MRCP - Media Resource Control Protocol is a communication protocol between applications (voice IVR platforms) and the ASR and TTS resources serving them (taking in the audio or outputting the text). Primarily used by voice application platforms, call centers, call recording providers, telephony trunks, and network switches, using the W3C standards. A subset of the standard is specific for speech applications. While we prefer our customers to use the gRPC-based LumenVox API for our speech and voice services, we recognize that use of MRCP is prevailing in customer service platforms. Hence, we support all major voice platforms and IVRs using MRCP. There are two main versions in use: MRCPv1 and MRCPv2.
gRPC - This is a cross-platform open-source high performance Remote Procedure Call (RPC) framework, initially created by Google.

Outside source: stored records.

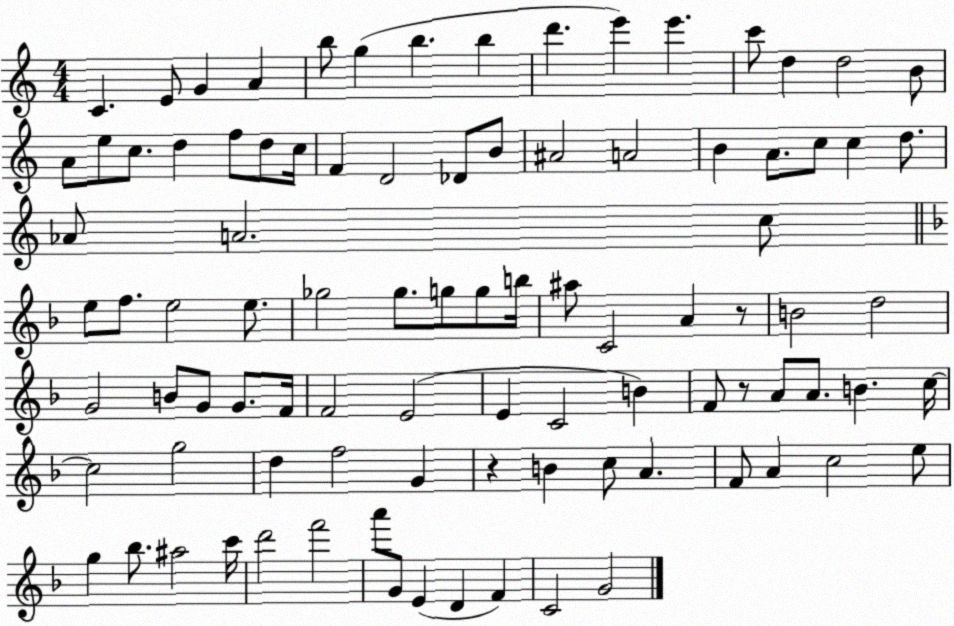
X:1
T:Untitled
M:4/4
L:1/4
K:C
C E/2 G A b/2 g b b d' e' e' c'/2 d d2 B/2 A/2 e/2 c/2 d f/2 d/2 c/4 F D2 _D/2 B/2 ^A2 A2 B A/2 c/2 c d/2 _A/2 A2 c/2 e/2 f/2 e2 e/2 _g2 _g/2 g/2 g/2 b/4 ^a/2 C2 A z/2 B2 d2 G2 B/2 G/2 G/2 F/4 F2 E2 E C2 B F/2 z/2 A/2 A/2 B c/4 c2 g2 d f2 G z B c/2 A F/2 A c2 e/2 g _b/2 ^a2 c'/4 d'2 f'2 a'/2 G/2 E D F C2 G2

This is the preferred and recommended protocol for communication with LumenVox software. gRPC can run in any environment and can efficiently connect services in and across data centers with support for load balancing, tracing, health checking and authentication. It is optimized for scalability and is cloud and microservices native. All major programing languages can access our API via gRPC.
Voice Biometrics
Voice Biometrics - A technology used for recognizing a person based on the unique characteristics of their voice. This is often used for authentication and verification purposes.
Enrollment - The process of recording a person's voice to create a voiceprint. During enrollment, a user's voice features are captured and stored in a database for future comparison.
Voiceprint - A digital model representing the unique characteristics of an individual's voice, used for comparison during authentication processes.
Authentication/Verification - The process of verifying the identity of a person using their voiceprint. This can involve matching the individual's live voice input against a stored voiceprint.
Speaker Identification - The process of determining which registered speaker's voiceprint matches a given voice input from a group of possible speakers.
Text-Dependent Verification - A form of voice verification where the speaker must say a specific phrase or set of phrases e.g. “My voice is my password. The system compares the spoken input against the pre-recorded version of the same phrase.
Text-Independent Verification - Voice verification that does not require the speaker to say a specific phrase. The system can verify the speaker based on any spoken input.
False Accept Rate (FAR) - The rate at which an unauthorized person is incorrectly accepted by the voice biometric system as an authorized user.
False Reject Rate (FRR) - The rate at which an authorized user is incorrectly rejected by the voice biometric system.
Liveness Detection - A method used to ensure that the voice input comes from a live human and not a recording or synthetic imitation. This is done by getting the user to say a random phrase like “An apple a day keeps the doctor away”.
Playback Detection - Playback detection is used to determine whether recorded or live audio is being played back into the production system.
Footprint Playback Detection – this identifies that audio files have already been received and processed by the voice biometric engine. It operates on the premise that a human doesn’t repeat the passphrase phrase exactly the same – ever. This is used in active verification use cases.
Channel Playback Detection – this identifies that the audio is being played back through some sort of speaker device. This has applications in active, passive and hybrid use cases.
Synthetic Speech Detection - this identifies that the audio being recorded has been generated by some form of synthesizer. This is primarily used in passive use cases but could extend to active use cases.
Biometric Model - A biometric DNN (Deep Neural Network) model is an advanced machine learning architecture needed to to perform tasks such as identification, authentication, and verification. Often a custom model is required for various Text-Dependent phrases.